### Your task
Copy every record below exactly as it appears.

Source data:
---------------
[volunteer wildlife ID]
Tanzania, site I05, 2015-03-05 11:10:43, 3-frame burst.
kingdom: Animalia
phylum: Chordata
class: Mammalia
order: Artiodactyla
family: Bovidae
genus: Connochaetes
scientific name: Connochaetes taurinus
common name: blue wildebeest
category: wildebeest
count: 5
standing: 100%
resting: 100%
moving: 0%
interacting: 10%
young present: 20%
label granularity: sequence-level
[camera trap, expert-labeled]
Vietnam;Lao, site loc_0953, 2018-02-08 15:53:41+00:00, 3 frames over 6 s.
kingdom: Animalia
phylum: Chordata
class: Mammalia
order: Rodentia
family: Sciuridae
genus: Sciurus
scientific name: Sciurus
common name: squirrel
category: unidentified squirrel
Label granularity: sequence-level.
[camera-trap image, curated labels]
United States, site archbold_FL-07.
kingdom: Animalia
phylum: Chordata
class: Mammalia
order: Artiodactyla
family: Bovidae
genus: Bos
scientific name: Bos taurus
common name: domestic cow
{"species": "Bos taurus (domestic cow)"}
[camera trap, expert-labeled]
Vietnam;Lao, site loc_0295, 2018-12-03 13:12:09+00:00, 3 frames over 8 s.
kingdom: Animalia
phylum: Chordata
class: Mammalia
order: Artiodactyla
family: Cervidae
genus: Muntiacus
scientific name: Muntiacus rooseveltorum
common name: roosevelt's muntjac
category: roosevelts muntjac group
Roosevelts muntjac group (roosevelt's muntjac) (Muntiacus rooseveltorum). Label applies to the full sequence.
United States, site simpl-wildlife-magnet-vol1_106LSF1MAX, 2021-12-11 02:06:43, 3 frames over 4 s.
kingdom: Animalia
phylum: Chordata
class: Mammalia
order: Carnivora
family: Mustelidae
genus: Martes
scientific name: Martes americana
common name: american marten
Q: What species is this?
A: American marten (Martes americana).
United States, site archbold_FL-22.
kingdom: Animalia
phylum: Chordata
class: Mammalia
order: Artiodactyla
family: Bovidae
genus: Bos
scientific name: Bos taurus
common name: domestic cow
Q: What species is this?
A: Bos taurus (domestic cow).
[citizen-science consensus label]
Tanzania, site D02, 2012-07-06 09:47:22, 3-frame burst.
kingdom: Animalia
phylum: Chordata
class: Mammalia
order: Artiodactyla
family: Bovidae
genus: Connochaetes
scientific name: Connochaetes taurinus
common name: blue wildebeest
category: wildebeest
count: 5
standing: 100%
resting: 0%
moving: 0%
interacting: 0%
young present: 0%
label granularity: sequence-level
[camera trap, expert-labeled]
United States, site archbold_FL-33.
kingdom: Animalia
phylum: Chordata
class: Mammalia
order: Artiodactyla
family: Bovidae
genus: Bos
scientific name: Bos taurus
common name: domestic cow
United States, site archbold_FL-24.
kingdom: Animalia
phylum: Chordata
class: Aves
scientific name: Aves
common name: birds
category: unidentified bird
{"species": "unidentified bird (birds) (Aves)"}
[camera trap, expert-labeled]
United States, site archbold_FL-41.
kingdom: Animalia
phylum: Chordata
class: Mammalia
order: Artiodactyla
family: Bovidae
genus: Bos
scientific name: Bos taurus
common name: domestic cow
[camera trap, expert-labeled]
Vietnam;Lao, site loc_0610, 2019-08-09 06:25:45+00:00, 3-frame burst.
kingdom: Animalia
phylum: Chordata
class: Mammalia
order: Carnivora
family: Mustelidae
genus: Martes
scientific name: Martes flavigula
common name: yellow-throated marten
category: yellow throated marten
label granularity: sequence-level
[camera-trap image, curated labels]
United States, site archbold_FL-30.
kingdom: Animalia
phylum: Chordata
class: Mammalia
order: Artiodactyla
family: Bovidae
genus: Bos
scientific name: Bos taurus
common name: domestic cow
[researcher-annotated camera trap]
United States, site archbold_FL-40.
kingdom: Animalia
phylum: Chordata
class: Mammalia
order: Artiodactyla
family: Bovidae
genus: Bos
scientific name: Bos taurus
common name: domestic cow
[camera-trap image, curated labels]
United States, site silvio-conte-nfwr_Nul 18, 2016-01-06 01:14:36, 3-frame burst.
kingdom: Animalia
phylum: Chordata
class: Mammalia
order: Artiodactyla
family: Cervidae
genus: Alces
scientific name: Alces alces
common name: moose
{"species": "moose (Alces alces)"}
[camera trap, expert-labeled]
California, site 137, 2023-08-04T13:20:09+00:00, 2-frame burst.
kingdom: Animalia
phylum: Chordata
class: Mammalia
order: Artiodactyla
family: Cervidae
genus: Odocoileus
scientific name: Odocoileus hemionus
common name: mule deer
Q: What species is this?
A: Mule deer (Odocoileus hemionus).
---------------
### Response to the exercise
[volunteer wildlife ID]
Tanzania, site I05, 2015-03-05 11:10:43, 3-frame burst.
kingdom: Animalia
phylum: Chordata
class: Mammalia
order: Artiodactyla
family: Bovidae
genus: Connochaetes
scientific name: Connochaetes taurinus
common name: blue wildebeest
category: wildebeest
count: 5
standing: 100%
resting: 100%
moving: 0%
interacting: 10%
young present: 20%
label granularity: sequence-level
[camera trap, expert-labeled]
Vietnam;Lao, site loc_0953, 2018-02-08 15:53:41+00:00, 3 frames over 6 s.
kingdom: Animalia
phylum: Chordata
class: Mammalia
order: Rodentia
family: Sciuridae
genus: Sciurus
scientific name: Sciurus
common name: squirrel
category: unidentified squirrel
Label granularity: sequence-level.
[camera-trap image, curated labels]
United States, site archbold_FL-07.
kingdom: Animalia
phylum: Chordata
class: Mammalia
order: Artiodactyla
family: Bovidae
genus: Bos
scientific name: Bos taurus
common name: domestic cow
{"species": "Bos taurus (domestic cow)"}
[camera trap, expert-labeled]
Vietnam;Lao, site loc_0295, 2018-12-03 13:12:09+00:00, 3 frames over 8 s.
kingdom: Animalia
phylum: Chordata
class: Mammalia
order: Artiodactyla
family: Cervidae
genus: Muntiacus
scientific name: Muntiacus rooseveltorum
common name: roosevelt's muntjac
category: roosevelts muntjac group
Roosevelts muntjac group (roosevelt's muntjac) (Muntiacus rooseveltorum). Label applies to the full sequence.
United States, site simpl-wildlife-magnet-vol1_106LSF1MAX, 2021-12-11 02:06:43, 3 frames over 4 s.
kingdom: Animalia
phylum: Chordata
class: Mammalia
order: Carnivora
family: Mustelidae
genus: Martes
scientific name: Martes americana
common name: american marten
Q: What species is this?
A: American marten (Martes americana).
United States, site archbold_FL-22.
kingdom: Animalia
phylum: Chordata
class: Mammalia
order: Artiodactyla
family: Bovidae
genus: Bos
scientific name: Bos taurus
common name: domestic cow
Q: What species is this?
A: Bos taurus (domestic cow).
[citizen-science consensus label]
Tanzania, site D02, 2012-07-06 09:47:22, 3-frame burst.
kingdom: Animalia
phylum: Chordata
class: Mammalia
order: Artiodactyla
family: Bovidae
genus: Connochaetes
scientific name: Connochaetes taurinus
common name: blue wildebeest
category: wildebeest
count: 5
standing: 100%
resting: 0%
moving: 0%
interacting: 0%
young present: 0%
label granularity: sequence-level
[camera trap, expert-labeled]
United States, site archbold_FL-33.
kingdom: Animalia
phylum: Chordata
class: Mammalia
order: Artiodactyla
family: Bovidae
genus: Bos
scientific name: Bos taurus
common name: domestic cow
United States, site archbold_FL-24.
kingdom: Animalia
phylum: Chordata
class: Aves
scientific name: Aves
common name: birds
category: unidentified bird
{"species": "unidentified bird (birds) (Aves)"}
[camera trap, expert-labeled]
United States, site archbold_FL-41.
kingdom: Animalia
phylum: Chordata
class: Mammalia
order: Artiodactyla
family: Bovidae
genus: Bos
scientific name: Bos taurus
common name: domestic cow
[camera trap, expert-labeled]
Vietnam;Lao, site loc_0610, 2019-08-09 06:25:45+00:00, 3-frame burst.
kingdom: Animalia
phylum: Chordata
class: Mammalia
order: Carnivora
family: Mustelidae
genus: Martes
scientific name: Martes flavigula
common name: yellow-throated marten
category: yellow throated marten
label granularity: sequence-level
[camera-trap image, curated labels]
United States, site archbold_FL-30.
kingdom: Animalia
phylum: Chordata
class: Mammalia
order: Artiodactyla
family: Bovidae
genus: Bos
scientific name: Bos taurus
common name: domestic cow
[researcher-annotated camera trap]
United States, site archbold_FL-40.
kingdom: Animalia
phylum: Chordata
class: Mammalia
order: Artiodactyla
family: Bovidae
genus: Bos
scientific name: Bos taurus
common name: domestic cow
[camera-trap image, curated labels]
United States, site silvio-conte-nfwr_Nul 18, 2016-01-06 01:14:36, 3-frame burst.
kingdom: Animalia
phylum: Chordata
class: Mammalia
order: Artiodactyla
family: Cervidae
genus: Alces
scientific name: Alces alces
common name: moose
{"species": "moose (Alces alces)"}
[camera trap, expert-labeled]
California, site 137, 2023-08-04T13:20:09+00:00, 2-frame burst.
kingdom: Animalia
phylum: Chordata
class: Mammalia
order: Artiodactyla
family: Cervidae
genus: Odocoileus
scientific name: Odocoileus hemionus
common name: mule deer
Q: What species is this?
A: Mule deer (Odocoileus hemionus).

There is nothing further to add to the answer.